EXERCISE DIRECTIONS: In the IBM licensing article, start at the words "From CNET News.com, New" and end after "in a transition.". Write that passage again, swapping every "pricing" for "costs".

TEXT SEGMENT:
---

IBM unveils processor value unit licensing
July 25 2006
Earlier today, IBM announced a new model for per-processor licensing called "processor value units". Processor Value Unit details are found on IBM.com's Passport Advantage website. In a nutshell, instead of licensing IBM software server products on a per-processor basis, they will be licensed based on value units. This is a step forward in better mapping multi-core processors or virtualization approaches to appropriate licensing and pricing.
From CNET News.com, New server order, new IBM software pricing:
Eventually, IBM will move toward a pay-per-use, "utility computing" model. "That's the way we're going to address virtualization down the road," Tieszen said. "We're not announcing that today, but we're definitely headed in that direction."The article also mentions that today's announcement doesn't change any of the actual pricing of any of the IBM software server products. It's the first step in a transition.

---

SUPPLIED INFORMATION:
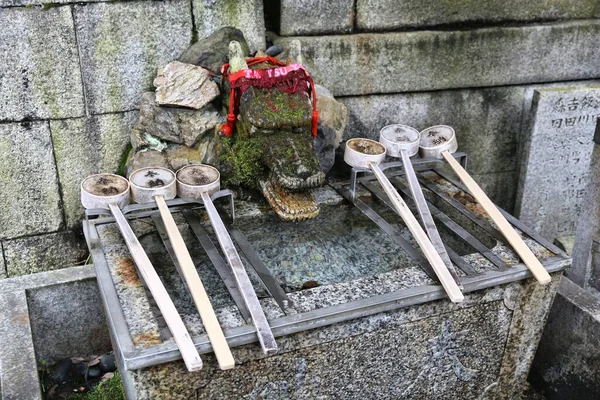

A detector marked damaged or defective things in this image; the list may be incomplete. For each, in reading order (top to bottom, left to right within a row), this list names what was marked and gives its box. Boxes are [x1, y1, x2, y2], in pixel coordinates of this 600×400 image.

rust stain on stone [113, 256, 141, 288]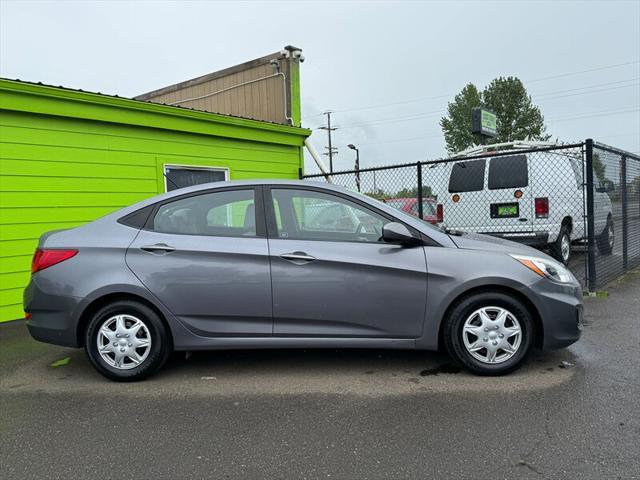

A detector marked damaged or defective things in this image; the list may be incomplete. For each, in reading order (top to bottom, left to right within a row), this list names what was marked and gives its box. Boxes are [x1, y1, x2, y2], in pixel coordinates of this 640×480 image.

cracked asphalt [0, 268, 636, 478]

---

TASK RESULT:
From CNET News.com, New server order, new IBM software costs:
Eventually, IBM will move toward a pay-per-use, "utility computing" model. "That's the way we're going to address virtualization down the road," Tieszen said. "We're not announcing that today, but we're definitely headed in that direction."The article also mentions that today's announcement doesn't change any of the actual costs of any of the IBM software server products. It's the first step in a transition.